A Common Peril

“We are like passengers of a great liner the moment after rescue from shipwreck when comaraderie, joyousness and democracy pervade the vessel from steerage to Captain’s table…the feeling of having shared in a common peril is one element in the powerful cements which binds us.” -Alcoholics Anonymous p. 17

I thought of this line from the Big Book his morning as I went to work this morning, in the pouring rain. It was one of those mornings that my umbrella was whipped inside out from the wind and I became absolutely drenched despite my copious amounts of rain gear (luckily I packed a change of clothes and slippers). 

As many of you know, I take a shuttle to work, sharing the ride with near strangers. While waiting for the shuttle to arrive (thankfully undercover) I stared out into the rain feeling as if I had survived. Suddenly, everyone started talking, a rarity as every other day everyone is staring down into their phones. A bond formed this morning as suddenly we all had one thing in common: we survived the rain. 
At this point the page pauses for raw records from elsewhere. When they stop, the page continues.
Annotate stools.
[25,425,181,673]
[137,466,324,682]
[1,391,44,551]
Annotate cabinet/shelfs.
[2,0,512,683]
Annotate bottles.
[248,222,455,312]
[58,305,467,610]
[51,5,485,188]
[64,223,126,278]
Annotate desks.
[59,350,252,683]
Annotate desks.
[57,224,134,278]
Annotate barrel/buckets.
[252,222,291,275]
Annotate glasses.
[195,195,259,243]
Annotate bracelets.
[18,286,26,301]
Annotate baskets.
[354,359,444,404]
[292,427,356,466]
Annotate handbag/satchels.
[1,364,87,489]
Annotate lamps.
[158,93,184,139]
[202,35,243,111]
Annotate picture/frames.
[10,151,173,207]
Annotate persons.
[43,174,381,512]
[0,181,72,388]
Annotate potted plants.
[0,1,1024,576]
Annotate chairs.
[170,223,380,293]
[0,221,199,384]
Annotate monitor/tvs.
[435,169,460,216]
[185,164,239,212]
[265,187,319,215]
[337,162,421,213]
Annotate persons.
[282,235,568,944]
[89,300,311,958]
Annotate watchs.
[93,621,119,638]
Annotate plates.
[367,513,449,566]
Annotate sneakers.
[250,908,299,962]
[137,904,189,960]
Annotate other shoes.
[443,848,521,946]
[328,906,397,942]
This same feeling can be felt every time I walk into an AA meeting. Every alcoholic I know has an instant bond since we both know what it feels like to have survived the depths of hopelessness, fear, and the obsession. This is one of my favorite aspects of the program. 

Included in this is the fact that I am not alone. I remember one of the first times I saw a therapist (prior to sobriety) and I was  describing my feelings and wondered what was wrong with me. She kindly responded to me “well, you have a very common case of depression.” This instantly made me feel (a little) better because in that instant I wasn’t abnormal; if I was “common” I was not alone. 

My disease is really great at trying to make me feel alone and different from the rest of the world. Fortunately I have meetings, my sober network, and you guys here to remind me. 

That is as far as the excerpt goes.